Problem: Reproduce the passage on story questions word for word, from "I discovered, though, that" up to and including "a story question?".

Story Questions and “Plights”: Which Did You Leave Out?

Who cares if you get who/whom wrong?In my own writing and in my various writing groups, I’ve often focused on the need for a “story question.” Basically, if you don’t have a story question, you don’t have a story. You may have a diary, or a set of episodes, or a journal, but you don’t have a story.

I discovered, though, that I was conflating “story question” with a related term, “plight.” I’ve twice posted—my own thoughts and those pilfered from other bloggers—about this mystery word, “plight.”

Magic book“Plight” is what Donald Maass calls “the story beneath the surface.” An important difference between the two: You must have a story question to have a story. A plight is that extra something that elevates your story out of the realm of the mundane.

Basics first, then: what is a story question?

The story question is generally the immediate and concrete problem or goal or issue demanding resolution. Will they escape the marauding hordes? Will they escape the flood? Will the detective find the murderer? Will the evil bully get his or her comeuppance?

A story question does not have to be this simple or easily solvable, but it must be there. Will she stay in the unsatisfying job or leave it? Will he reach his goal of becoming a great rap star? This is where the classic “rising action>crisis>climax>denouement” structure comes into play. The plot rises through all the character’s efforts with obstacles at every turn, to finally reach an answer: “yes or no.”

Mysterious park alley

In a multistory serial, like, for example, Lord of the Rings (a great source of examples), each of the books is built around a story question: will the troop survive the obstacles posed by the various segments of their journey? Each book ends with a “yes” (for most), and each of the first two sets up the question to drive the next.

Provided data:
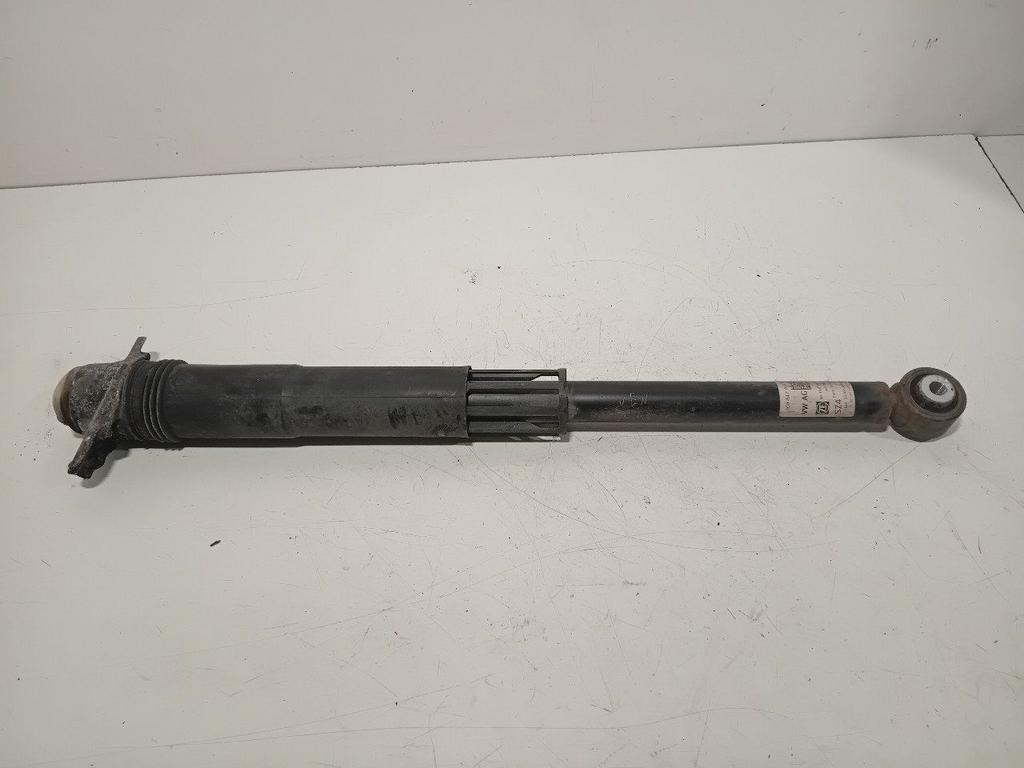 Schokbreker links achter Volkswagen Polo, Onderdelen@venauto.nl, Van der Ven Autorecycling B.V., Gebruikt, Ettenseweg 76, 4706 PB Roosendaal, The Netherlands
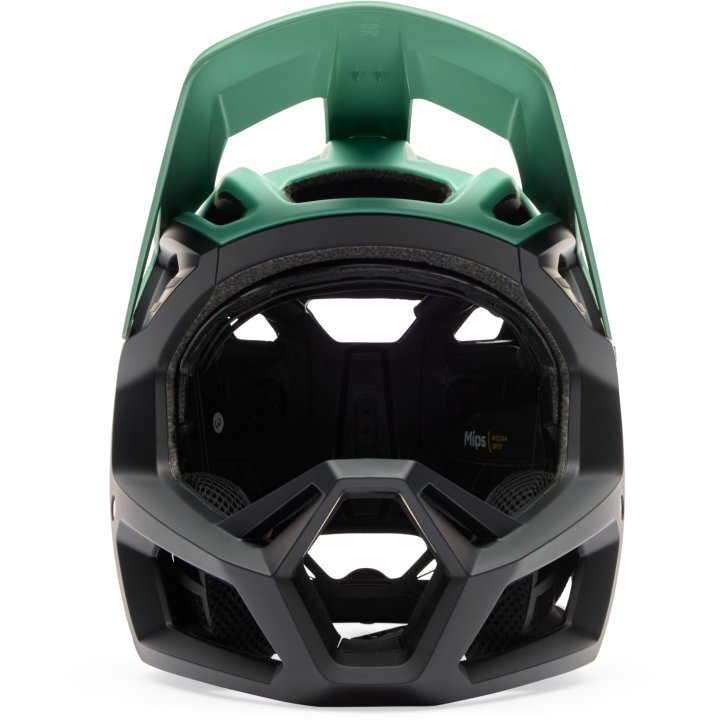 Casco Fox Proframe RS Sol/Pine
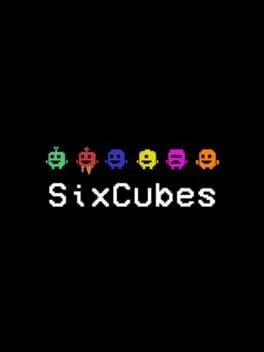  SixCubes  cover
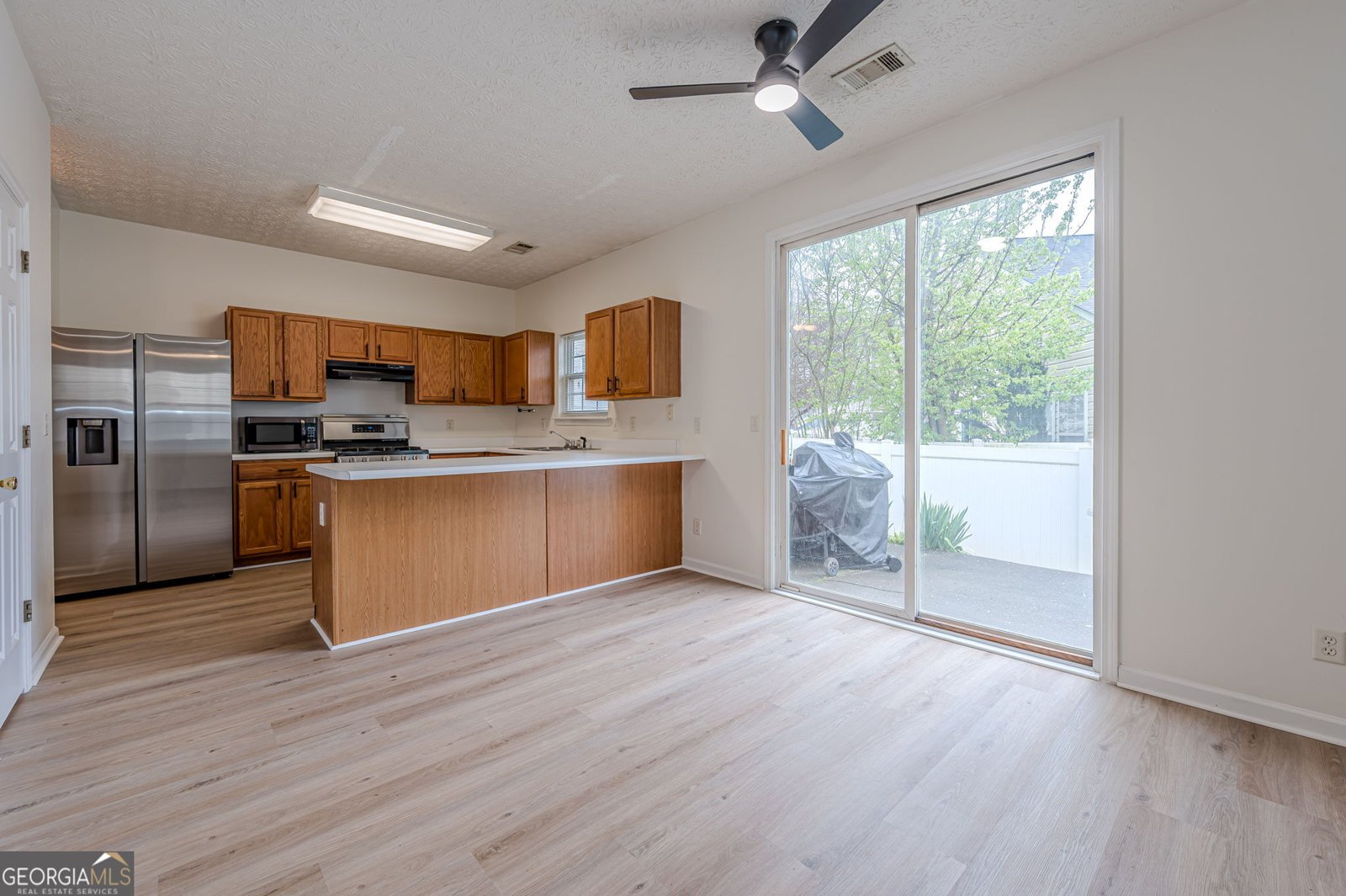 122 Windcroft Lane Acworth - Photo 15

Final answer:
I discovered, though, that I was conflating “story question” with a related term, “plight.” I’ve twice posted—my own thoughts and those pilfered from other bloggers—about this mystery word, “plight.”

Magic book“Plight” is what Donald Maass calls “the story beneath the surface.” An important difference between the two: You must have a story question to have a story. A plight is that extra something that elevates your story out of the realm of the mundane.

Basics first, then: what is a story question?